France’s Trump? Eric Zemmour Has Studied The Playbook

French far-right veteran political journalist and TV pundit Eric Zemmour. Photo: Bertrand Guay/AFP via Getty

When asked about his strategy ahead of France’s presidential election next year, Eric Zemmour is candid about his admiration for Donald Trump’s US campaign in 2016. 

“He succeeded in bringing together the working classes and the patriotic bourgeoisie. That’s what I’ve been dreaming about… for 20 years,” Zemmour told the LCI channel in one of dozens of recent TV interviews.

The far-right veteran political journalist and TV pundit has not declared his intention to run for president, but has dropped enough hints to raise expectations that he will.

Zemmour has suggested similarities between the ex-US president’s chief concerns and his own: immigration, de-industrialization, as well as opposition to “the politically correct”.

“That means the media, judges, the cultural elite,” he said.

While the American’s route to power represented one model he was considering, British Prime Minister Boris Johnson’s was another.

“He did pretty well,” the 63-year-old said with a smile about the former mayor of London who harnessed fear of immigration and anti-EU sentiment among the working classes during the Brexit referendum campaign in 2016.

Zemmour’s sudden emergence as a serious contender for the presidential election has electrified the French political class and led to frequent debates about his similarity to Trump and other successful right-wing populists of recent years.

The title of the Zemmour’s new book, France Has Not Said Its Final Word, faintly echoes Trump’s aspirational “Make American Great Again” slogan.

As politicians, both men present themselves as national saviors.

Zemmour admitted that even the front cover of his latest book, which features him set against the French flag, also borrowed the patriotic iconography of Trump’s 2016 tome “Great Again”.

‘Cultured figure’

According to one theory doing the rounds in France, Zemmour is similar to both Trump and Johnson in the sense that he embodies an essential national characteristic which forms part of his appeal to voters. 

Trump is an almost cartoonish representation of an American businessman — brash, braggadocious, fast-talking and wealthy.

Johnson, a graduate of England’s finest schools, has cultivated an image of upper-class cleverness and eccentricity. 

And Zemmour, a self-taught historian, peppers his writing and interviews with sometimes obscure references to figures from France’s political past and literary canon in the manner of a public intellectual.

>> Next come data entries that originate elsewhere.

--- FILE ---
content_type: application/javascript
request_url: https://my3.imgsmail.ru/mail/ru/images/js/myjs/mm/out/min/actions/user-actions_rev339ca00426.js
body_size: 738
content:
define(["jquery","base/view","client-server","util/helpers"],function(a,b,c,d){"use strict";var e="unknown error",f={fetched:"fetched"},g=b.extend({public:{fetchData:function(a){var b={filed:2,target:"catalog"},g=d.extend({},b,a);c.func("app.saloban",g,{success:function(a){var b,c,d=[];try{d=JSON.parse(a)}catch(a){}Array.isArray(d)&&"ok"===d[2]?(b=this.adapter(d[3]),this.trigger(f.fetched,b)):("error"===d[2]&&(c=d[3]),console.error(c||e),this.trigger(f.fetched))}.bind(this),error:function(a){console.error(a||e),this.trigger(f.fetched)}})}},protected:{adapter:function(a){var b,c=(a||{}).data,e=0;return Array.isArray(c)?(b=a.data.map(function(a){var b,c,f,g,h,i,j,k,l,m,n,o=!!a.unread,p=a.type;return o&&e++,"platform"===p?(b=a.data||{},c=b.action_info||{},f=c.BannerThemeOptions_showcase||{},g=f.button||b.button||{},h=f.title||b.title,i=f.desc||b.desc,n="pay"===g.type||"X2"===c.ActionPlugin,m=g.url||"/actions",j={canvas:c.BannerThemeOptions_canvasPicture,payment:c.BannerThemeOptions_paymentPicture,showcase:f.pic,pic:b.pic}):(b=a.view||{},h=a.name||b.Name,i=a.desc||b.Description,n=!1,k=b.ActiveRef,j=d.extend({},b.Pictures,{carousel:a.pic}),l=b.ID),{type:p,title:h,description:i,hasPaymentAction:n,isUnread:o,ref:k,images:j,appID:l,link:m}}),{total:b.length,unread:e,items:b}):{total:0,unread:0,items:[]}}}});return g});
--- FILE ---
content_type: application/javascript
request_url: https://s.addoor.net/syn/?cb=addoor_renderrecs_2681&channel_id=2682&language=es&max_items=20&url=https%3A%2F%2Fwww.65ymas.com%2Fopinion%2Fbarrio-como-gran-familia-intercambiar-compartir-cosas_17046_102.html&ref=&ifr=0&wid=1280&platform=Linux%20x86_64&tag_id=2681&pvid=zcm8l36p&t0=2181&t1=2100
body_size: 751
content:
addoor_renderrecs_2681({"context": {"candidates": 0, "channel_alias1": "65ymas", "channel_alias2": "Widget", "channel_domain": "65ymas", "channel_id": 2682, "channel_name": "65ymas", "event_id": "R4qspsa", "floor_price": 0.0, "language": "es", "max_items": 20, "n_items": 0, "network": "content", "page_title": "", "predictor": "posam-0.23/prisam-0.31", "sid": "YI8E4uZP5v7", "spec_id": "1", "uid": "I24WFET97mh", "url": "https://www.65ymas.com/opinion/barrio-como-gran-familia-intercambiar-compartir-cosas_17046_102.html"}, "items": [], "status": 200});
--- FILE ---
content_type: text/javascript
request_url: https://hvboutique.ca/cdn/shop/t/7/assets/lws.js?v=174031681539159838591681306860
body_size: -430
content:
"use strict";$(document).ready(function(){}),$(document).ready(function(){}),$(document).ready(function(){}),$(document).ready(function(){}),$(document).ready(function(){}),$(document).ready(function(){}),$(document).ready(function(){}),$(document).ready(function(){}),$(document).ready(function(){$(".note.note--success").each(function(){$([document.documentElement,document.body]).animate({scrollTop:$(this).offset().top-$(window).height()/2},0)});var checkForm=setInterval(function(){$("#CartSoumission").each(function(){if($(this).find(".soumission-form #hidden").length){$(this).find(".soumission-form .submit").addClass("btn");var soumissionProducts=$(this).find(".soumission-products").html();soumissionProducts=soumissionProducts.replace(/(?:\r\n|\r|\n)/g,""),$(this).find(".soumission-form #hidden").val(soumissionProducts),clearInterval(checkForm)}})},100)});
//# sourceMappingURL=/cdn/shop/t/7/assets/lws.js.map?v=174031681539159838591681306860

“I believe in the comparison to Trump and also with Boris Johnson,” said Gerard Araud, France’s ambassador to Washington during Trump’s time in office. 

“Basically, the Americans want a billionaire, the British someone from Eton and Oxford, and the French want a cultured figure,” Araud told AFP.

Benjamin Haddad, a French analyst at the Atlantic Council think-tank in Washington, also sees parallels between Zemmour’s budding campaign and Trump’s. 

He summarized it on Twitter as “being deliberately radical which gives the impression of authenticity, controlling the media space, and starting controversies that force others to react”.

At a visit to an arms fair in Paris, Zemmour turned a sniper’s weapon on journalists, telling them with a smile to “Get back, move”.

The video, which was quickly picked up by French cable news channels, recalled right-wing Americans’ love affair with guns as well as Trump’s unrelenting animosity towards the “fake news” media, as he calls it. 

‘Not Trump’

Polls have suggested that support for Zemmour has surged in recent weeks as attention grows on his potential bid. 

He is projected to garner around 15 percent in the first round, and some polls have put him in the second-round run-off against President Emmanuel Macron ahead of the president’s traditional far-right foe Marine Le Pen

No poll, however, has shown him coming even close to winning the presidency.

Despite the parallels with Trump, there are also clear differences.

Christopher Bickerton, a lecturer in European politics at Cambridge University who recently authored a book on populism, said the “parallels are good in theory but in practice you can see all the differences”.

“Trump captured Republicans and the Republican party in a way that Zemmour hasn’t tried to and might never manage to do with France’s right,” he said.

He also says that populism is often “the politics of bad manners, of being outspoken, of speaking your mind, being anti-intellectual.”

“Zemmour is cultured, well-read and bookish in a way that others aren’t,” he said. 

The Parisian of Algerian Jewish heritage has been prosecuted several times for hate speech, however, from calling Muslim immigrants “colonizers” to describing under-age asylum seekers as “rapists and thieves.”

Unlike Trump, Zemmour’s ability to command a stage and fire up supporters in public is also untested, although he is an experienced debater thanks to his long career as a TV personality.

An editorial last month in the left-leaning Le Monde newspaper listed the differences between the two men under the blunt headline “Eric Zemmour is not Donald Trump.”

It acknowledged some similarities between them as politicians, but concluded that the French political system and electorate were far too different to make the comparison valid.

“These major differences make it difficult to apply the American prism to the French campaign unreservedly,” it concluded.